Brew got a cast that went clear up to his elbow. Then he made me a cast, too, out of plaster and newspaper strips. He told me I was gonna wear it just like him because it would be the only way that I would ever learn. Only that didn’t work out cuz my teacher found out that I was wearing a cast but didn’t actually have a broken arm, and she called home and we all got called into the school, and Brew had to explain himself.

He said I jumped off the roof and landed on him, which was a lie but only a half-lie, which is just as hard to figure out as a half-truth. But my principal said that making me wear a cast without havin’ no broken arm was child abuse. Since it was coming from another kid, though, they said that Brewster was just misguided. He said he was sorry, and he cut the cast off, and I swore up and down that I’d never jump off the roof again.

If Brew hadn’t been there when I jumped, I would have owned that broken arm, all right—or at least I would have owned it until Brew got home and it became his. Either way it would have eventually been his broken arm, unless I runned away and stayed away months and months until my broken arm healed itself.

It’s not like I don’t know what it feels like to be hurt, though. I do get hurt when Brew’s not around. A little bit, anyway. But Uncle Hoyt’s good about making sure Brew stays home when we’re not at school, so he’s almost always around.
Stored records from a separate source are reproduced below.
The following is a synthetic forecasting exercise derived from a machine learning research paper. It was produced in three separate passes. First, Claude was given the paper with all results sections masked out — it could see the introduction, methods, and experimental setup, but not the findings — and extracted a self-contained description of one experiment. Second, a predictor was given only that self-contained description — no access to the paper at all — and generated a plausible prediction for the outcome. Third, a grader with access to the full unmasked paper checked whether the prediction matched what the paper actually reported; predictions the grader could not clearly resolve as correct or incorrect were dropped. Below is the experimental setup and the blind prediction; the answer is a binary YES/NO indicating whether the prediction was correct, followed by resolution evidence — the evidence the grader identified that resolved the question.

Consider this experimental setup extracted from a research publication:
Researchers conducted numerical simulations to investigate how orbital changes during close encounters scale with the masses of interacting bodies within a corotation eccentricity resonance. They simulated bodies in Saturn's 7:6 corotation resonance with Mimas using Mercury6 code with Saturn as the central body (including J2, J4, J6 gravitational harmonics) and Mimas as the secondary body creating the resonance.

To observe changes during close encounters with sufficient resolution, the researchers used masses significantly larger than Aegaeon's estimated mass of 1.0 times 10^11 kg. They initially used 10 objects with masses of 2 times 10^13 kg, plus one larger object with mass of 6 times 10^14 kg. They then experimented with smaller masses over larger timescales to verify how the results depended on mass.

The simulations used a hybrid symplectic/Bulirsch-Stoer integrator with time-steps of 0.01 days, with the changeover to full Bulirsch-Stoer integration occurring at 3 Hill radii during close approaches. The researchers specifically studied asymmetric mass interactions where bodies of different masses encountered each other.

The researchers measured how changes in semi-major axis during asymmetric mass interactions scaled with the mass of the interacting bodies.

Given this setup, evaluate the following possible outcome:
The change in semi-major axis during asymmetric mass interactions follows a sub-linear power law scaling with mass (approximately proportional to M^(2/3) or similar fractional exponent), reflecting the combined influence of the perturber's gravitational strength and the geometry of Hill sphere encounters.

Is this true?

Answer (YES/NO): NO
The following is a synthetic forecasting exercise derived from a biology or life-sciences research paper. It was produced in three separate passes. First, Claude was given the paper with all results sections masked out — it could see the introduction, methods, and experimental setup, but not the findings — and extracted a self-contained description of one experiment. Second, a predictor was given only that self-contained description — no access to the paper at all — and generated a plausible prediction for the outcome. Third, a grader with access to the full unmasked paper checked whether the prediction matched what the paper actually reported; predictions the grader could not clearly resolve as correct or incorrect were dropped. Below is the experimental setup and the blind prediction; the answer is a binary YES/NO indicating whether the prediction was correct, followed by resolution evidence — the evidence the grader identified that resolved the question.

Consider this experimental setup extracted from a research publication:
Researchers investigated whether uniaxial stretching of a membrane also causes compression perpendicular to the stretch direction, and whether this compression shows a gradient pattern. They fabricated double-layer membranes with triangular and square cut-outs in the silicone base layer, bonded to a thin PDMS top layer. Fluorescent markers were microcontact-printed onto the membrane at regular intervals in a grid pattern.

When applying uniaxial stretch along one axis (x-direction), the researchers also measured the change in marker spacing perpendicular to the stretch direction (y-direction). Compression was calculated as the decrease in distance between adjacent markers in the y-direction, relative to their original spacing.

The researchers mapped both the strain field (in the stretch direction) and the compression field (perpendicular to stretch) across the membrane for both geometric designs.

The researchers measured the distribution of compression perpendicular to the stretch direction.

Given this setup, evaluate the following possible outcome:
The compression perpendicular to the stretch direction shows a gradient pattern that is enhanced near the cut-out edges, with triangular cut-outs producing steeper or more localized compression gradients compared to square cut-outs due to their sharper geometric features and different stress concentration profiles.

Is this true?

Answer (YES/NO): NO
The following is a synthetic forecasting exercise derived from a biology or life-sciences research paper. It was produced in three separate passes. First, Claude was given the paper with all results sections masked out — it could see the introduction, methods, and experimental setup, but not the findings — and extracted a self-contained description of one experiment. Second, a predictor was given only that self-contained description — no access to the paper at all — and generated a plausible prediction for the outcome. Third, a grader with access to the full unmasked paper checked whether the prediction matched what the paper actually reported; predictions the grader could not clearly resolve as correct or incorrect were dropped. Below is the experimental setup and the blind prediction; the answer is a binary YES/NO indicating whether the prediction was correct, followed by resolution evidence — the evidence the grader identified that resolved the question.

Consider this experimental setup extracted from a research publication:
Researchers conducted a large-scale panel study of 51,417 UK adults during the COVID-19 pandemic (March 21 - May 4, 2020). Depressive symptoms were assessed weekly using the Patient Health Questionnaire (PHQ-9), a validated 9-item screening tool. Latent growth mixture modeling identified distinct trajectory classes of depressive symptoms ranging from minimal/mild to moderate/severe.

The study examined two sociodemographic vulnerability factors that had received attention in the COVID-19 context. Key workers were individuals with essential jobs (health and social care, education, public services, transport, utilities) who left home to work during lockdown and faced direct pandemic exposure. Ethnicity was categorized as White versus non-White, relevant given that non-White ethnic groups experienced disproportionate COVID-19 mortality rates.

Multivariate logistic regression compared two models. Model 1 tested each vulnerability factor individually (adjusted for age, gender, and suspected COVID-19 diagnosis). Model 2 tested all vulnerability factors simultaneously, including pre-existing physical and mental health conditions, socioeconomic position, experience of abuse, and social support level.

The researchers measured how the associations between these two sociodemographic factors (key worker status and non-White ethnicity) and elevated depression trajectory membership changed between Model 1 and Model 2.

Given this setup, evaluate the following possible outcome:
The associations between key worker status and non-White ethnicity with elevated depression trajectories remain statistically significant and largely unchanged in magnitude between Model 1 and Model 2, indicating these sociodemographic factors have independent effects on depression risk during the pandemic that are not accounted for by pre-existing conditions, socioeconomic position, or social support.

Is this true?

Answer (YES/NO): NO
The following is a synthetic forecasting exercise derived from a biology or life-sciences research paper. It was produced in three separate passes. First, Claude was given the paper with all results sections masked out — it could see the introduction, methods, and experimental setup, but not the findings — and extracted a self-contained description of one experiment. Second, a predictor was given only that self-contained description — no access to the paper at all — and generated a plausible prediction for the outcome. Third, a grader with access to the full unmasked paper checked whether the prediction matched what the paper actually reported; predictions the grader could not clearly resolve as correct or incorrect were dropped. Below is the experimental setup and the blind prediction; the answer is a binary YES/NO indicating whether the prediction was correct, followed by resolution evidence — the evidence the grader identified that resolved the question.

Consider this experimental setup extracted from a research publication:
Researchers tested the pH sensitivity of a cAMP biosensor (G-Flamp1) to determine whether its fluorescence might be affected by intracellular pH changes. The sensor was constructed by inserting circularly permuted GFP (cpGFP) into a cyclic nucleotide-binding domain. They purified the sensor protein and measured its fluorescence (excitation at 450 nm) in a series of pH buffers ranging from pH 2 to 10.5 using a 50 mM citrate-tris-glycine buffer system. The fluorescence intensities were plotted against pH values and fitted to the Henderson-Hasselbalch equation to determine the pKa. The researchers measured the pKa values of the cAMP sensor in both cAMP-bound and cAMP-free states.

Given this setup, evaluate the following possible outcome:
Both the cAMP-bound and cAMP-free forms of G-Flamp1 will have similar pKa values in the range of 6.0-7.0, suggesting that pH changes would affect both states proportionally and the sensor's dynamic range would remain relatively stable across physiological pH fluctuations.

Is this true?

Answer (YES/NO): NO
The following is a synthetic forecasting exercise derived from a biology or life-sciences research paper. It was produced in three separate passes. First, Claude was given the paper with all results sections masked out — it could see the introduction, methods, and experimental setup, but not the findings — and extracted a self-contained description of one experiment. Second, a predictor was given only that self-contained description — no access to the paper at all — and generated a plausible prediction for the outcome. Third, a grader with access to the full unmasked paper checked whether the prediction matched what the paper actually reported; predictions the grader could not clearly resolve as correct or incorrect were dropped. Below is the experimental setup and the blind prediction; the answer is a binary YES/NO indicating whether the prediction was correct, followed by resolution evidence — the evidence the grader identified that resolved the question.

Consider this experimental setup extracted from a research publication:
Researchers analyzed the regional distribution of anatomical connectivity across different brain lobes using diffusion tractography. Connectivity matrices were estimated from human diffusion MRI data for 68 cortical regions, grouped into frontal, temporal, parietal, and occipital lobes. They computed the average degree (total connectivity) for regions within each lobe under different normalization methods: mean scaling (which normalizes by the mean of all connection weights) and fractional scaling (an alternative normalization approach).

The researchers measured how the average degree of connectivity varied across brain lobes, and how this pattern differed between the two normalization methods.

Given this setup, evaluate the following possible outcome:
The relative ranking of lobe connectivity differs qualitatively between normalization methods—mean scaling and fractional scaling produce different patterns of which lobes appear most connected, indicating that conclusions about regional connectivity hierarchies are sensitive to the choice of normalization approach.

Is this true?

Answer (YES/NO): YES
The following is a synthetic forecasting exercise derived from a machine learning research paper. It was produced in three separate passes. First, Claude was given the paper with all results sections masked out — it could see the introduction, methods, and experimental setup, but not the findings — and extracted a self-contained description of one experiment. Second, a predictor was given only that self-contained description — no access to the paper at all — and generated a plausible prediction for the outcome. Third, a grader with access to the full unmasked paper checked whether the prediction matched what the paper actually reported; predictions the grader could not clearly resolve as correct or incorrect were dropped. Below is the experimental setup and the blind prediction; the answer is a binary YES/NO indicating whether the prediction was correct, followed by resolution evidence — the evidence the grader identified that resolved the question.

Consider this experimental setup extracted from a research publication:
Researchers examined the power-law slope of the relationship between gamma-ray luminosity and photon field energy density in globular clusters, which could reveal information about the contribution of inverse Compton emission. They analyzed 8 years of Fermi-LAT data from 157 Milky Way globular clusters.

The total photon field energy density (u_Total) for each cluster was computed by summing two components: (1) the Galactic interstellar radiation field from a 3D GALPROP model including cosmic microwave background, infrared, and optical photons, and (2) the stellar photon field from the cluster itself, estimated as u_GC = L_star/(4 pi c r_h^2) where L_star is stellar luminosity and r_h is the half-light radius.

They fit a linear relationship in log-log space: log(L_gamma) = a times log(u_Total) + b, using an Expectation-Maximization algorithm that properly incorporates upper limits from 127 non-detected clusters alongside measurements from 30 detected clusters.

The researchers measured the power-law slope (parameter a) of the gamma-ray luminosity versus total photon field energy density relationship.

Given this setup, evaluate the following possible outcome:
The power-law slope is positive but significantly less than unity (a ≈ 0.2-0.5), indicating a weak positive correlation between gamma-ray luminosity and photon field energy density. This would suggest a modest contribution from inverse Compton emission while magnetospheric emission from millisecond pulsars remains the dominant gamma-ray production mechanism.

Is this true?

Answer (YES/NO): NO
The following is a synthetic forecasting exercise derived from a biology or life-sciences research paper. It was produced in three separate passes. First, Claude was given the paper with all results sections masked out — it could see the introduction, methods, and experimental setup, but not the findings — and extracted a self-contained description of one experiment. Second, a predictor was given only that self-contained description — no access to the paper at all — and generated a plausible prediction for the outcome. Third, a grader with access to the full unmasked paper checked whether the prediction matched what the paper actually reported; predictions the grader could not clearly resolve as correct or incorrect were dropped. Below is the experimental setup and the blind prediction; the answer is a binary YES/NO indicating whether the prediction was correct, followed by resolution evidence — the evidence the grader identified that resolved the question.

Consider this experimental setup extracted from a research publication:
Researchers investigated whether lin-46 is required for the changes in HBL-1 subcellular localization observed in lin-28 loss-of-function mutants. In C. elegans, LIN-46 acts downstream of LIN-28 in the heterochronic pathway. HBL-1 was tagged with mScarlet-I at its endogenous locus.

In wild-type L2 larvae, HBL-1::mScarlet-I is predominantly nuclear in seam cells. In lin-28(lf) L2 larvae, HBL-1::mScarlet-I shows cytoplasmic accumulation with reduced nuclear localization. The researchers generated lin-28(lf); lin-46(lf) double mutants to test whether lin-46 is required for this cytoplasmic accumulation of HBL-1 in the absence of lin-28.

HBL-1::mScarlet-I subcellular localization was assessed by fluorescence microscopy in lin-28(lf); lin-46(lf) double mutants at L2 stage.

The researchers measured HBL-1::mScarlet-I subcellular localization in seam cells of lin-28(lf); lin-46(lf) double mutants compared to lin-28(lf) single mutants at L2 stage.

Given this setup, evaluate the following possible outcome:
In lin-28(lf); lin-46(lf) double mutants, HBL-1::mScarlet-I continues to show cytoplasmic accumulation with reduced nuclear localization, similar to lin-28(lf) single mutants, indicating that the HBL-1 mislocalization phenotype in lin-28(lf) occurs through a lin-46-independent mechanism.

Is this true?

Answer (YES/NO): NO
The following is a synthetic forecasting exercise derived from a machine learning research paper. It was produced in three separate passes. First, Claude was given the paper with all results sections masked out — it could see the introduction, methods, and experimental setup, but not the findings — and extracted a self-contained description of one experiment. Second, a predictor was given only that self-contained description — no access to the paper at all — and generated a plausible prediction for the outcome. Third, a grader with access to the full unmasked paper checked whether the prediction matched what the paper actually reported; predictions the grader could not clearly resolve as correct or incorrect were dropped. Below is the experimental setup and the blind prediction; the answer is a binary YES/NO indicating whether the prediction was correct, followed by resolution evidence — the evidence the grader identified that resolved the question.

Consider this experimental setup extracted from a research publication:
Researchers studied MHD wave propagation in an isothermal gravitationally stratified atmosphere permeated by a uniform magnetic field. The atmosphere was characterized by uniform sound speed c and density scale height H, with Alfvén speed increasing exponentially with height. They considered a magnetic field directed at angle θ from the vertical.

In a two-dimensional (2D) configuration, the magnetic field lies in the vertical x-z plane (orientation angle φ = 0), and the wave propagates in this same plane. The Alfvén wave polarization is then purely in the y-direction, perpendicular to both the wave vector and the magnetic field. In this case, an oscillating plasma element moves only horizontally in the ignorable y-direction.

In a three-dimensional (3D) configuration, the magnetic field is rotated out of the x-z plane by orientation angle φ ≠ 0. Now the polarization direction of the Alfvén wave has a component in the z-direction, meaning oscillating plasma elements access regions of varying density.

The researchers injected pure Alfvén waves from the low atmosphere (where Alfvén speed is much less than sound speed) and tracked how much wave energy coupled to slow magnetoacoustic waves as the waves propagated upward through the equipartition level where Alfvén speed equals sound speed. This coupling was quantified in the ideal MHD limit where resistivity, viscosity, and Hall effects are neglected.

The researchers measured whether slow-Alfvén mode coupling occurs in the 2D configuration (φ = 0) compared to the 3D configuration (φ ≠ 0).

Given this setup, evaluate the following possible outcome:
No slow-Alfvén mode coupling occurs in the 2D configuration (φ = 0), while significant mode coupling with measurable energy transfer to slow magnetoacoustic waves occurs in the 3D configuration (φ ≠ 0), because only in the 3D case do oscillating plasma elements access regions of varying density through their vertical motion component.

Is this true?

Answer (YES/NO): YES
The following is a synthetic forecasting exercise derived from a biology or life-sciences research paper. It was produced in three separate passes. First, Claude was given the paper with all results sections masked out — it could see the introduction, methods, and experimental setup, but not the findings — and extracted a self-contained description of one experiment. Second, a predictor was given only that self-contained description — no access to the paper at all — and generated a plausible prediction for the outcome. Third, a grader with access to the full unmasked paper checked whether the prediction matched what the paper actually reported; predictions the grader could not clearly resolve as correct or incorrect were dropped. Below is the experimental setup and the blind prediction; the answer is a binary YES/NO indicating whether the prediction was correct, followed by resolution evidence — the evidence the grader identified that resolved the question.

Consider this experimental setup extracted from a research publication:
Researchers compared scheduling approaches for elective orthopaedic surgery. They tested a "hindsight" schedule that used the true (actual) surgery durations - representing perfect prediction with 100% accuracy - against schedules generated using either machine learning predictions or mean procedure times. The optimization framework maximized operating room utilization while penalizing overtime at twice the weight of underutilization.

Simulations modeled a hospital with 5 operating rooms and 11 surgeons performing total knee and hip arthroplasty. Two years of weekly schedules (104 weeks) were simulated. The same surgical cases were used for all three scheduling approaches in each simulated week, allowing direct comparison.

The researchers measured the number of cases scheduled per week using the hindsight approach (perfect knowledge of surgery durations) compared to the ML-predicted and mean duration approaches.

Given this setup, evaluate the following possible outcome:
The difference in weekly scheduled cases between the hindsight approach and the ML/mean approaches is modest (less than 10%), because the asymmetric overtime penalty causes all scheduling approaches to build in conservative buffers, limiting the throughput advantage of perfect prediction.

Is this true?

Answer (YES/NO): NO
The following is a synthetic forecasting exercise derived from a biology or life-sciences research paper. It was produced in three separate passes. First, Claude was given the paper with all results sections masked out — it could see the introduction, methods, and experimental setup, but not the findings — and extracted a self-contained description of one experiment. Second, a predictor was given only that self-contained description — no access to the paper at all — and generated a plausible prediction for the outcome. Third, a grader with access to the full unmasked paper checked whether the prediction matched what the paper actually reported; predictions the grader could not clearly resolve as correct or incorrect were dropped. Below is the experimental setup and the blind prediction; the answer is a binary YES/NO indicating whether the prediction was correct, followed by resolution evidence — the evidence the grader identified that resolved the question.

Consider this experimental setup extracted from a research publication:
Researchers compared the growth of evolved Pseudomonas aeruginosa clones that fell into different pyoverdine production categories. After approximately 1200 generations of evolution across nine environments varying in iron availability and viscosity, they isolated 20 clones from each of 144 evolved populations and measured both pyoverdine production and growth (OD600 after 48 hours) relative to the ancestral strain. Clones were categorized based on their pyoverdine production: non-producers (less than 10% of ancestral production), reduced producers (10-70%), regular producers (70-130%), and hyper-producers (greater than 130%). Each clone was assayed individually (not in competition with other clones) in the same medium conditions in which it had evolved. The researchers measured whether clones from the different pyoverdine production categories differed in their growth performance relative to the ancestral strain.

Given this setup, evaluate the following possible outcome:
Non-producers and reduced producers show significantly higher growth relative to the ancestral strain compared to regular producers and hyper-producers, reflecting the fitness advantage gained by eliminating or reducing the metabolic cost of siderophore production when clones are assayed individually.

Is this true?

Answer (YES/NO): NO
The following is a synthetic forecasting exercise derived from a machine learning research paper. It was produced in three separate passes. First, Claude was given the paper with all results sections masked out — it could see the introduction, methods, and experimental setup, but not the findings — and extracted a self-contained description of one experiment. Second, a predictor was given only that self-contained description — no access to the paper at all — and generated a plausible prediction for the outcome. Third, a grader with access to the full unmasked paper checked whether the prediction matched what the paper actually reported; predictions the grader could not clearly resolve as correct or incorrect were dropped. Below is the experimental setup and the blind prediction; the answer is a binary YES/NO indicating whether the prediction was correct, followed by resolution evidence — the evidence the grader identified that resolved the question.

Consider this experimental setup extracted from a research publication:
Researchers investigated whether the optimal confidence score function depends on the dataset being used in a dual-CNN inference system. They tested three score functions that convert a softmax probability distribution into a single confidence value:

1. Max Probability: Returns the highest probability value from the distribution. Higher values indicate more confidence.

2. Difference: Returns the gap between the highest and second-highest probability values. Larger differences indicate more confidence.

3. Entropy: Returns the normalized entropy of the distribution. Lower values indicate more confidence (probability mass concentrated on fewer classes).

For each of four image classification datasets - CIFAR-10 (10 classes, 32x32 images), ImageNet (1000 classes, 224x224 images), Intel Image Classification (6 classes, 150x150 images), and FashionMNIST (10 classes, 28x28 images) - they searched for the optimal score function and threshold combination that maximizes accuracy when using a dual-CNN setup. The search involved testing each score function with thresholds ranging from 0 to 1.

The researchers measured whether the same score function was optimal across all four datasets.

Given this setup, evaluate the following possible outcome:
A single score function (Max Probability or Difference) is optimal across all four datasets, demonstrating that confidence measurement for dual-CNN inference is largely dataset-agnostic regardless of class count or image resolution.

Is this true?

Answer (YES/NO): NO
“Ain’t safe for you out there,” Uncle Hoyt’s always saying to Brew. “So you do what you have to at school and get right home.”

I got some friends from school, but Brew don’t. “The kind of friends you get at school won’t do you no good,” Uncle Hoyt tells him. He don’t know about Bronte-saurus.

Anyway, when Brew got his cast off, he put it on a shelf in our room as a reminder not to do dumb things. Most kids get their friends to write their names and stuff on their casts, but Brew said he didn’t care enough about anybody to have their names on it.

Brewster’s been hurtin’ for me for as long as I can remember. There are times when he seems happy about it, but other times he’s quiet and don’t show no emotion at all. I keep being afraid he’s gonna get angry the way Uncle Hoyt does, but Brewster never gets that angry—or if he does, he holds it all in until it goes away.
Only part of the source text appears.